Various Tips Macintosh
Various Tips Macintosh Help
Mac application crash or freezing
If an Mac application crashes or is unresponsive, but you can still move your mouse, press the command, option, and escape keys (hold down command, then hold down option, then hold down escape, then let go of the keys).
Mac OS 9
A box asking if you want to force the application to quit will open.
Click on Force quit.
If the application successfully quits, restart your Mac before doing anything else.
If the application does not quit, restart your Mac.
Mac OS X
A window will open listing the current applications that are open.
Click on the Application that is not responding.
Click on the Force Quit button.
Click the red button in the upper left corner to close the Force Quit window.
You do not have to restart the computer.
If your Mac freezes completely, you can press the command, control, and power key keys to restart your Mac. This will not work on an iMac, blue and white G3, or G4. On the original iMac's, you will need to use a paper clip to press the small Restart button (the one with a triangle) between the ethernet port and the modem port. The next generation of iMac's have a button you can press. On the blue and white G3s and older G4s, press the tiny Restart button (it has a triangle on it) on the front of the computer. For the newer iMac's, G4s and G5s, press and hold the power button for about 5 seconds to turn off the computer. Wait about 30 seconds, and then press the power button again to turn the Mac back on.
To eject a diskette or CD that will not eject, hold down the mouse button (and keep holding it down) then restart or turn on the Macintosh. Keep holding down the mouse button until the disk or CD is ejected. If this does not work, then try inserting a paper clip into the tiny round hole near the CD or diskette drive. (You may need to move the paper clip about before you can eject the CD or diskette.) Be careful not to damage your media or drive when using this method.
Rebuild the desktop once a month
The desktop file is an invisible file on your Macintosh that keeps track of all the documents and applications (as well as their icons) that are on your computer. Over time, this file may become damaged. It is usually a good idea to rebuild the desktop file once a month.
To rebuild the desktop file, hold down the command key (the one with the apple symbol) and the option key while your Macintosh is starting up. Keep holding down these two keys until you see a prompt asking you: "Are you sure you want to rebuild the desktop file on the disk 'hard disk name'?". Release the keys and click OK.
For a more detailed description of the desktop file and how to rebuild it, please read the Apple article
Run Disk First Aid once a month
Every Macintosh comes with a utility called Disk First Aid. Its icon looks like an ambulance (Mac OS 9). Disk First Aid can also be found on your Macintosh system software CD "Disk Tools" or "Utilities" folder.

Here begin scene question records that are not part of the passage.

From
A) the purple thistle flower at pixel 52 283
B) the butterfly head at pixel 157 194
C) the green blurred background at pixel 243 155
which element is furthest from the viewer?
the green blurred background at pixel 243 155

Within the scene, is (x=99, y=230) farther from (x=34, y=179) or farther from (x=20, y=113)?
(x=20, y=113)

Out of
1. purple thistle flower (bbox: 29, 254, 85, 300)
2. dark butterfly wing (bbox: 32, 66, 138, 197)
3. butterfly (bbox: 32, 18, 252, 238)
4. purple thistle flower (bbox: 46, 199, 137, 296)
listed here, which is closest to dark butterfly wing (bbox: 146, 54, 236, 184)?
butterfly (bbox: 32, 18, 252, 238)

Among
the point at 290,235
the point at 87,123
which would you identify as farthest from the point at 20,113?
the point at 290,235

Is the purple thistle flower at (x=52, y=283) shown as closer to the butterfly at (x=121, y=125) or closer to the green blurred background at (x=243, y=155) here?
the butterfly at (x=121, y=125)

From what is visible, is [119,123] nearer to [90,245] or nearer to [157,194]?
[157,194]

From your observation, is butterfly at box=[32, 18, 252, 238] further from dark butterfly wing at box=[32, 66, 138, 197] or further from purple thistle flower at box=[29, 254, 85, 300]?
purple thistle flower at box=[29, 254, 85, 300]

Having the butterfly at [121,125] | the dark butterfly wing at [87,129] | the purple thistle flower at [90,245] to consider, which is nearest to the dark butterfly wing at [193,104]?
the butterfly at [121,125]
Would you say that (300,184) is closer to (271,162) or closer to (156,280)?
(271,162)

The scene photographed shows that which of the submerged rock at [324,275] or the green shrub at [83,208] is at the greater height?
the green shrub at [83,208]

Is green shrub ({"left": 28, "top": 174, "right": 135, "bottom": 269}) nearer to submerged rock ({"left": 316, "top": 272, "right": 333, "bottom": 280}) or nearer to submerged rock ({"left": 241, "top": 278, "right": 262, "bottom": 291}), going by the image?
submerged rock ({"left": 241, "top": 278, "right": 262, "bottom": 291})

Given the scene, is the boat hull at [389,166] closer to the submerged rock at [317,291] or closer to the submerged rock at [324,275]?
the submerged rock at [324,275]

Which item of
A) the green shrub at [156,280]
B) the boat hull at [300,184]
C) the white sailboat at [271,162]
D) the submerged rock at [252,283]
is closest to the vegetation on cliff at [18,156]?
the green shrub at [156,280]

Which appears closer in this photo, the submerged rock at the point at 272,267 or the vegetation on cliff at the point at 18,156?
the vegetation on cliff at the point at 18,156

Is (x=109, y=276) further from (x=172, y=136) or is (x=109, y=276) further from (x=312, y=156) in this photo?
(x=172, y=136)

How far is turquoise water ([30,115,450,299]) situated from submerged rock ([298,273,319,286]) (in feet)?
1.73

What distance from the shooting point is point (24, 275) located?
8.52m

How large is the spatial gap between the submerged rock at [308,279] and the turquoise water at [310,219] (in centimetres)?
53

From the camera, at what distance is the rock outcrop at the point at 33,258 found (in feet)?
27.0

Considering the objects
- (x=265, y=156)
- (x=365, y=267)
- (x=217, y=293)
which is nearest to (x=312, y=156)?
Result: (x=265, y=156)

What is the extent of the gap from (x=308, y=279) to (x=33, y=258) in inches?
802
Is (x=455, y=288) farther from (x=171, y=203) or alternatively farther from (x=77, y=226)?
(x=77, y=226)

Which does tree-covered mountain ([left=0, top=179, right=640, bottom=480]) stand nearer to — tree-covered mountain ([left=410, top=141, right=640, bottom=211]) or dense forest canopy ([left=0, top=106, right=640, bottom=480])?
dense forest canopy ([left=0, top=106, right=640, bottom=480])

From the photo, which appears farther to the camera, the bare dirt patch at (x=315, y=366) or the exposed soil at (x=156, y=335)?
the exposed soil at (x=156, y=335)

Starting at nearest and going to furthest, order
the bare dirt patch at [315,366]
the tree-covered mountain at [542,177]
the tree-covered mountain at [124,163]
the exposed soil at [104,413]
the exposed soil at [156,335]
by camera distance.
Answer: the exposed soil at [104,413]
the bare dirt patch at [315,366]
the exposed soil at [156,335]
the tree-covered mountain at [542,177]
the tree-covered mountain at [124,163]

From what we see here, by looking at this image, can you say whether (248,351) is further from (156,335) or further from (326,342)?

To check your hard drive, launch the Disk First Aid application and select your hard drive. If you Disk First Aid reports errors, it is recommended that you repair them. To repair the errors you will need to start your Macintosh off of the original system CD and then run Disk First Aid 'repair'.
Consider purchase of a disk repair program
Commercial disk repair programs continue where Disk First Aid leaves off. It is a good idea to have both Disk First Aid and at least one disk repair program as part of your Macintosh software collection, since each can find and repair errors that the other can't. In fact, it may even be a good idea to own more than one disk repair program since in many cases if one can't fix the problem the other can.
Regularly checking your hard drive with a commercial disk repair program will also lessen the chances of something going wrong with your computer. Some Macintosh disk repair programs are:
Symantec's Norton Utilities
MicroMat's TechTool Pro
Norton Utilities includes Norton Disk Doctor. If you decide to use Norton Utilities as your disk repair program, please be aware that certain Macintosh computers require specific versions of Norton Utilities. If you use the wrong version you may corrupt your hard drive.